Today the Board of Equalization acted, on a 3-2 vote, to require that non-profit hospitals report to it in July and September of this year about whether those hospitals are complying with the basic requirements of California law with respect to non-profit tax status as well as AB774, on hospital overcharging. The Board expect to put out a report in February of next year (2010).
The hospitals opposed this and attempted to delay the vote until another year, another decade, maybe another century.
However, Board Members Betty Yee, who proposed the motion, former Assemblymember Judy Chu, and Controller John Chiang prevailed. While the motion to conduct a stakeholder process passed a few months ago 5-0, this time Board Members Bill Leonard and Michelle Steel both voted no. Although the Board of Equalization is technically non-partisan, the vote was along party lines.
Under California law, including a decades-old court case named Rideout, after a hospital of that name, nonprofit hospitals are generally expected to have revenues in excess of expenditures of less than 10% (otherwise known as profits). However, non-profit hospitals may accrue greater “surplus” revenues if they use those “surplus” revenues for debt retirement, facility expansion or reserve for operating contingencies.
For those of you who are not tax geeks, here is an example: a few years ago Sutter Tracy had revenues in excess of expenditures of 24%. Pretty healthy return for a “non-profit”. It is this sort of thing that made the BOE think perhaps they should take a look and request information about what “non-profit” hospitals were spending their surplus revenues on.
The information request also requires hospitals to provide their charity care and discount payment policies as well as the number of liens and amount collected from liens. They are also looking at joint ventures and executive compensation and for personal inurement, since there is some lingering notion that those who are in charge of non-profits should not be among the wealthiest in our society.

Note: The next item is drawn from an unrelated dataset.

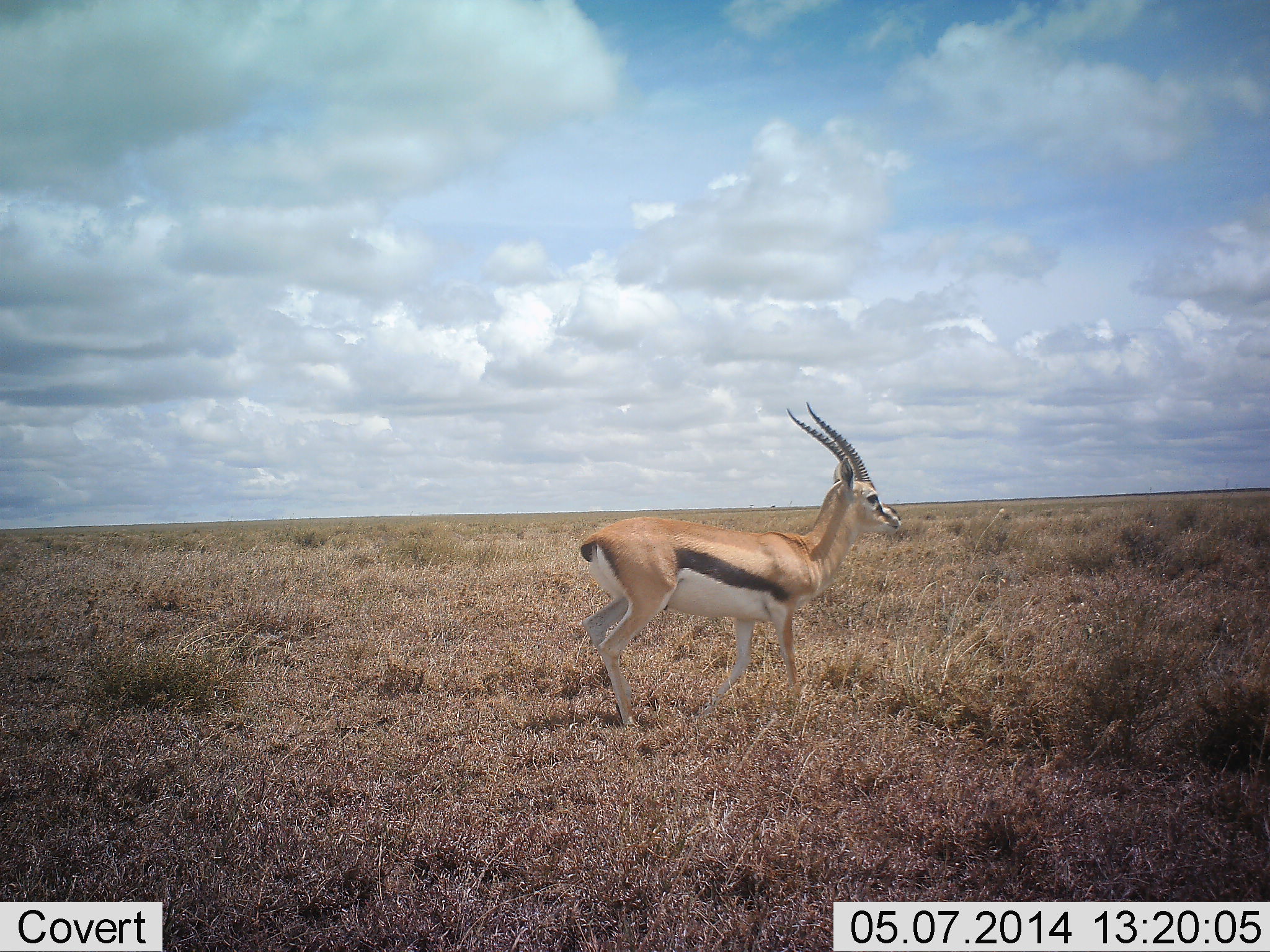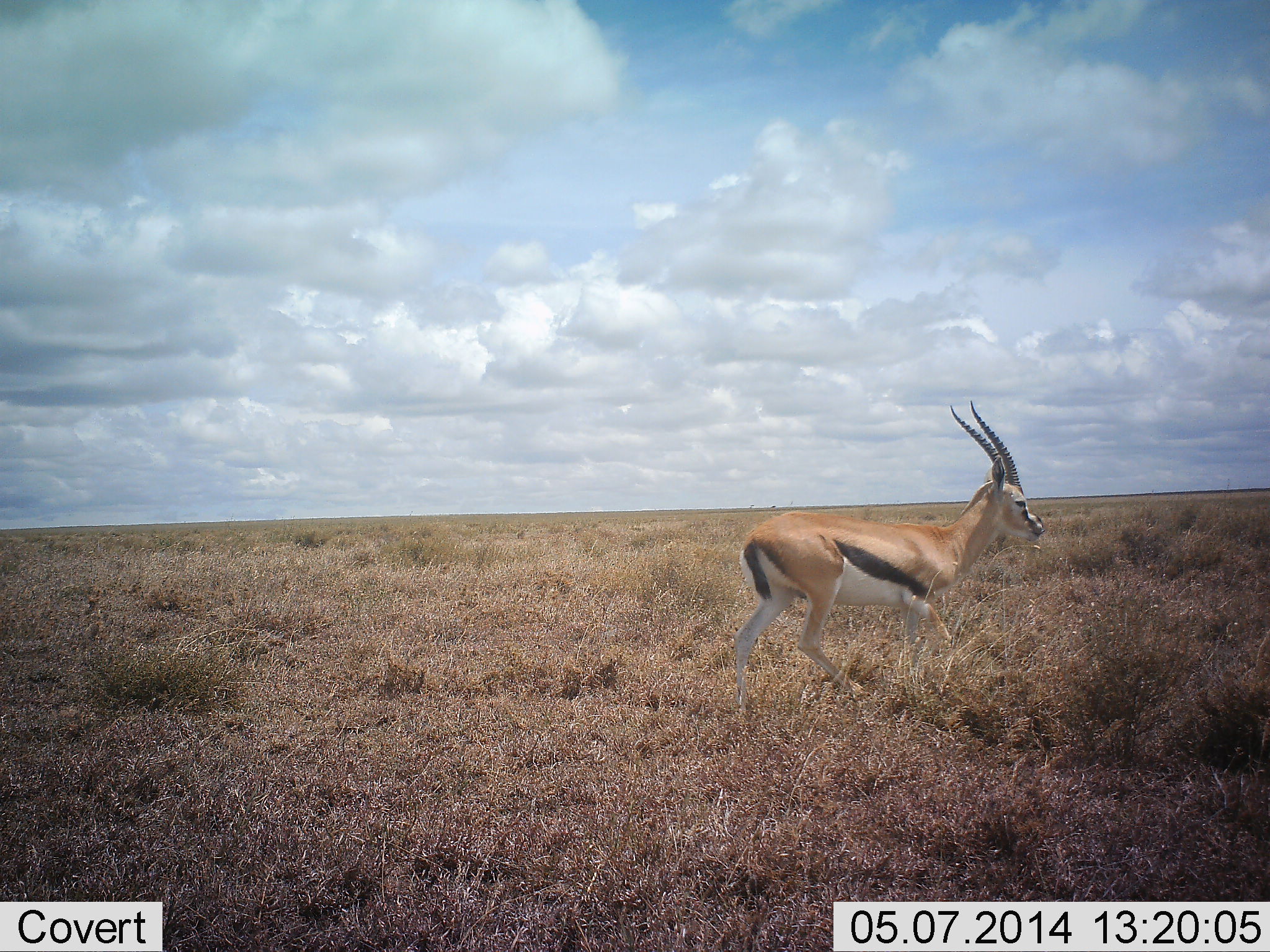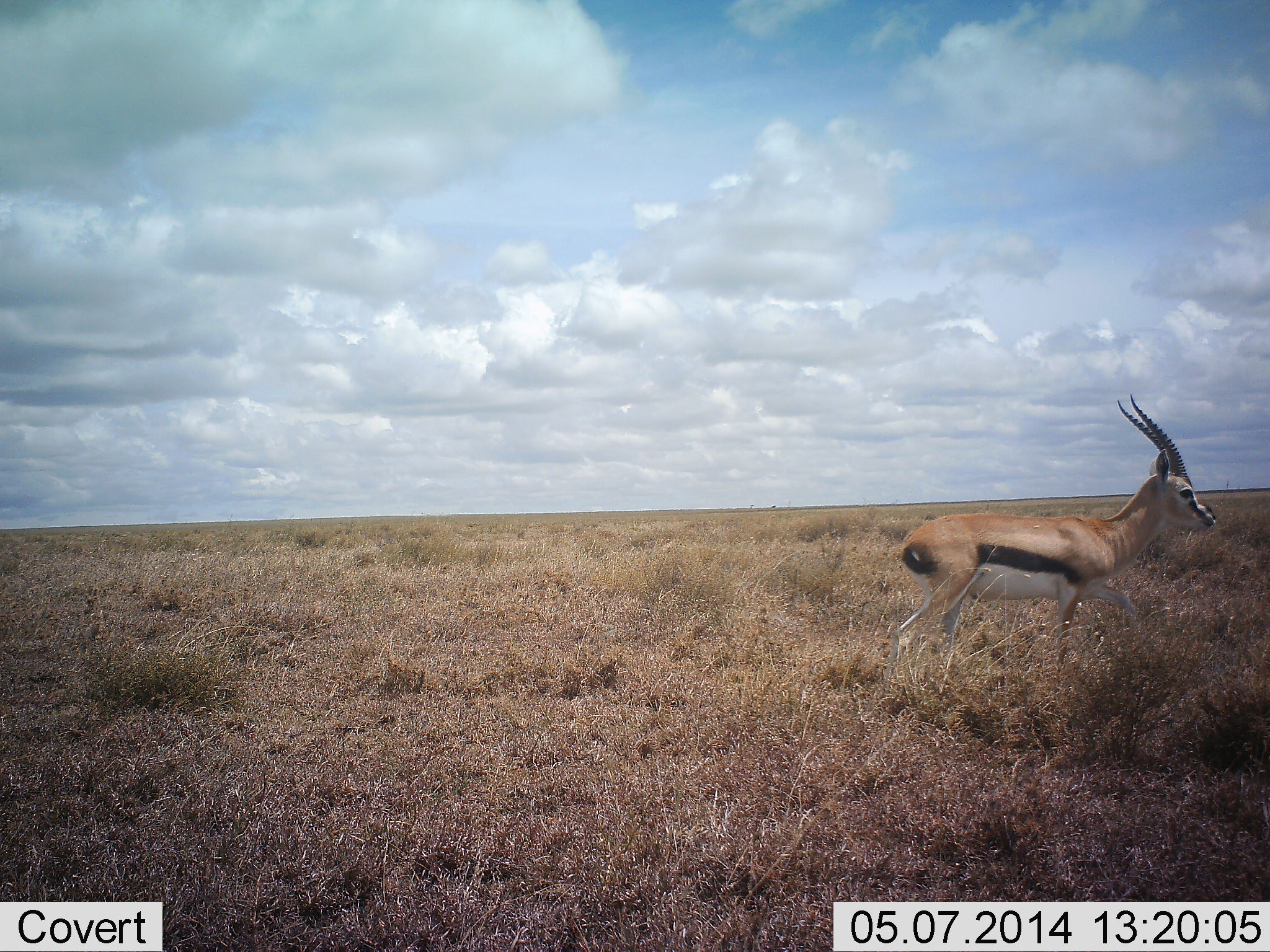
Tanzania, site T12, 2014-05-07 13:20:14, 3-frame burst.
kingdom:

The BOE also asked for corporate organization charts: we have seen a few of these over the years: we call them octopus charts because of how convoluted they are. All too often, remarkably enough, the land-use intensive, less profitable elements of the health system are held by the non-profit while the lucrative elements are held by for-profit affiliates or subsidiaries. Again, this is the sort of thing that has piqued the interest not only of the Board of Equalization but also of the U.S. Senate Finance Committee where under current chair Max Baucus (D-Montana) and former chair Chuck Grassley (R-Iowa) the committee has pressed the Internal Revenue Service to revise the reporting requirements for non-profit hospitals.
None of the data that the Board of Equalization required for its efforts is available from any other source: all of the financial reporting that is done to the Office of Statewide Health Planning and Development (OSHPD) is done on a facility basis while the BOE looks at taxable units. A hospital system can have 20 or 30 hospitals but it may have only two or three taxable units depending on its corporate structure (hence the need for the corporate organization chart).
In the relatively near future, we will have better information on whether “non-profit” hospitals are really non-profits—or whether they are behaving more like their for-profit counterparts.